Qui sont donc ces créateurs? Ils sont pour la plupart nés au siècle précédent. Ils ont donc vécu la guerre autour de la vingtaine, ce qui fait que la guerre les a marqués plus que leurs aînés. La première guerre coupera tout d'abord une génération entière de relations normales avec l'Ouest. Ils se tourneront vers la Russie bolchévique, le constructivisme russe, l'esprit collectiviste. Une toute nouvelle vague de pensée surgit, moins individualiste, plus terre-à-terre. De ce germe, la nouvelle génération allemande s'emparera pour se réinventer. En percevant dans ces nouveautés intellectuelles, puis dans les innovations technologiques, des solutions au marasme d'après-guerre, ils installeront les fondations d'une nouvelle civilisation.

L'historien Craig affirme que les artistes de l'époque portent en eux les stigmates de l'éthique militaire: le sens de la mesure, le travail d'équipe, l'intérêt pour les technologies nouvelles et le grand respect des gens ordinaires. Ceci amènera d'abord des manifestations individuelles, dit-il, mais suite à la publication, aux expositions puis aux encouragements mutuels apparaîtront peu à peu une véritable micro-culture. Une micro-culture à bien des égards comparable à la contre-culture des années 1960 et 1970 et au mouvement cyberpunk des années 1980.

Cette dynamique, c'est celle qu'ont adopté les hackers pour provoquer une démocratisation de la micro-informatique. Nous postulons que c'est aussi celle qui est en action chez les artistes qui construisent des modèles de réalité virtuelle. Les héros des récits cyberpunks sont représentés comme des usagers révolutionnaires des technologies du virtuel, c'est-à-dire qu'ils servent de modèles à une réappropriation de l'innovation technique au profit de l'émancipation individuelle.

Nous croyons que ces modèles tentent de souligner, au coeur de la relation homme-machine, qu'au contact de l'interface, l'être humain reste profondément humain, au sens où ses valeurs, ses émotions et ses sensations corporelles sont plus fortes que toute dynamique cyborgisante.
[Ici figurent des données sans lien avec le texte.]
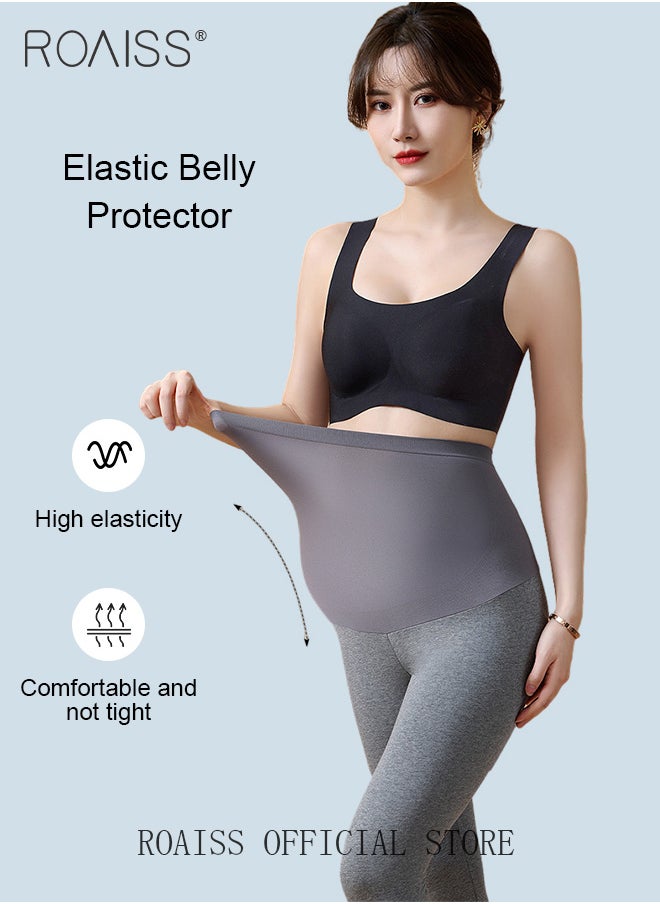 roaiss - Plus Size Maternity Support Pants Maternity Leggings with Belly Support Relieve Waist Pressure Comfortable and Skin Friendly Fabric with Stretch and Non-Constricting - Image 1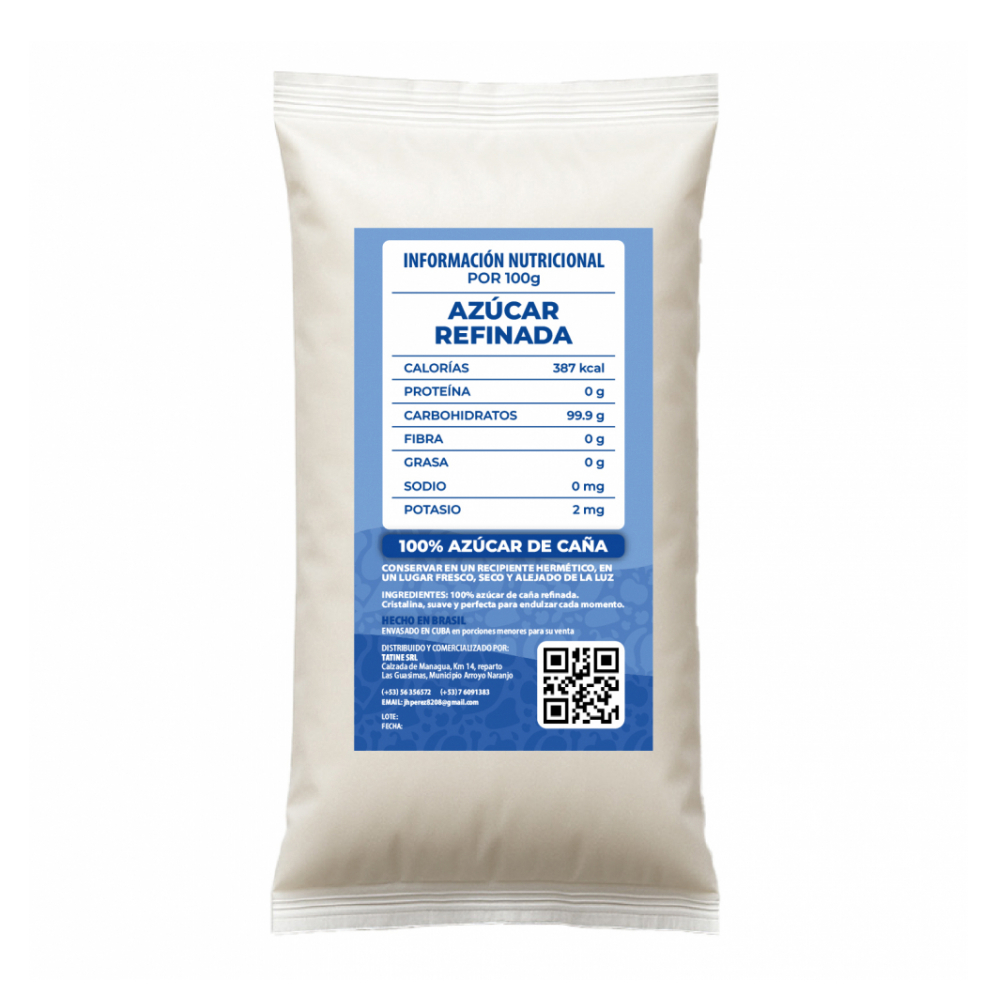 Azúcar blanca refinada Campo Vivo (4 x 500 g / 1.1 lb) - Miniatura 3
Ces modèles constituent donc, selon nous, des modèles de résistance anti-déterministe. Ils proposent une résistance à la résistance à la matérialité. Cette résistance se révèle être dirigée contre certains pouvoirs, certains réseaux d'influence ; elle se manifeste par certains usages et certaines pratiques des technologies du virtuels que nous prendrons soin de relever dans notre analyse. Mais loin de vouloir prouver quelque hypothèse que ce soit, cette recherche se veut simplement une porte ouverte sur un imaginaire technique, celui des cyberpunks. Un imaginaire technique qui augure de nouvelles pratiques de communication.